◆ What the task asks ◆
Write out all the items below again, substituting "the lens" for every "the camera" and leaving everything else unchanged. Leave the pictures out.

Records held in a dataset
[Start]

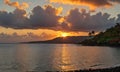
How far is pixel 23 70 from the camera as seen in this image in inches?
3548

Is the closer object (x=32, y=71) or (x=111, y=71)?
(x=111, y=71)

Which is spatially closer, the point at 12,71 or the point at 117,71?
the point at 117,71

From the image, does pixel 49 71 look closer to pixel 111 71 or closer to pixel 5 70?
pixel 5 70

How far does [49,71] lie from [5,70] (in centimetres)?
1732

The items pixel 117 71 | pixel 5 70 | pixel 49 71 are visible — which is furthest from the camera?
pixel 5 70

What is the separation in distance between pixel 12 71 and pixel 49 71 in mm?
13825

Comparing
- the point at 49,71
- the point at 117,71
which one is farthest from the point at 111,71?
the point at 49,71

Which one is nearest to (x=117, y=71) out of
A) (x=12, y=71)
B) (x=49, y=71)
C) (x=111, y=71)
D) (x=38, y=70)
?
(x=111, y=71)

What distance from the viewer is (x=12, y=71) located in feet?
291

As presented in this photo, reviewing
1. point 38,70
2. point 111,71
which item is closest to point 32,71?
point 38,70

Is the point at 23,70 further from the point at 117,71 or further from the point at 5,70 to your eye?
the point at 117,71

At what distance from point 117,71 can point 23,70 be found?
36.6 m

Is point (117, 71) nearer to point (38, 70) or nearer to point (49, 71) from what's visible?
point (49, 71)

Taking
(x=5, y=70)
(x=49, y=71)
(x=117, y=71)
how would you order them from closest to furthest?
(x=117, y=71) < (x=49, y=71) < (x=5, y=70)
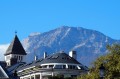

[End]

◆ Exercise result ◆
How far is pixel 23 70 from the lens as seen in this image in inches?
3548

Is the closer object (x=32, y=71) or (x=111, y=71)?
(x=111, y=71)

Which is spatially closer, the point at 12,71 or the point at 117,71?
the point at 117,71

From the image, does pixel 49 71 look closer to pixel 111 71 or closer to pixel 5 70?
pixel 5 70

How far does [49,71] lie from [5,70] (in centimetres)?
1732

The items pixel 117 71 | pixel 5 70 | pixel 49 71 are visible — which is furthest from the lens?
pixel 5 70

What is the separation in distance between pixel 12 71 and pixel 49 71 in mm?
13825

Comparing
- the point at 49,71
- the point at 117,71
which one is farthest from the point at 111,71?
the point at 49,71

Which one is nearest to (x=117, y=71) out of
A) (x=12, y=71)
B) (x=49, y=71)
C) (x=111, y=71)
D) (x=38, y=70)
?
(x=111, y=71)

What distance from the viewer is (x=12, y=71) located in feet?
291

As presented in this photo, reviewing
1. point 38,70
2. point 111,71
which item is closest to point 32,71?
point 38,70

Is the point at 23,70 further from the point at 117,71 or further from the point at 5,70 to your eye?
the point at 117,71

At what distance from point 117,71 can point 23,70 be found?
36.6 m

Is point (117, 71) nearer to point (38, 70) or nearer to point (49, 71) from what's visible?
point (49, 71)

Taking
(x=5, y=70)
(x=49, y=71)
(x=117, y=71)
how would you order them from closest to furthest?
(x=117, y=71) < (x=49, y=71) < (x=5, y=70)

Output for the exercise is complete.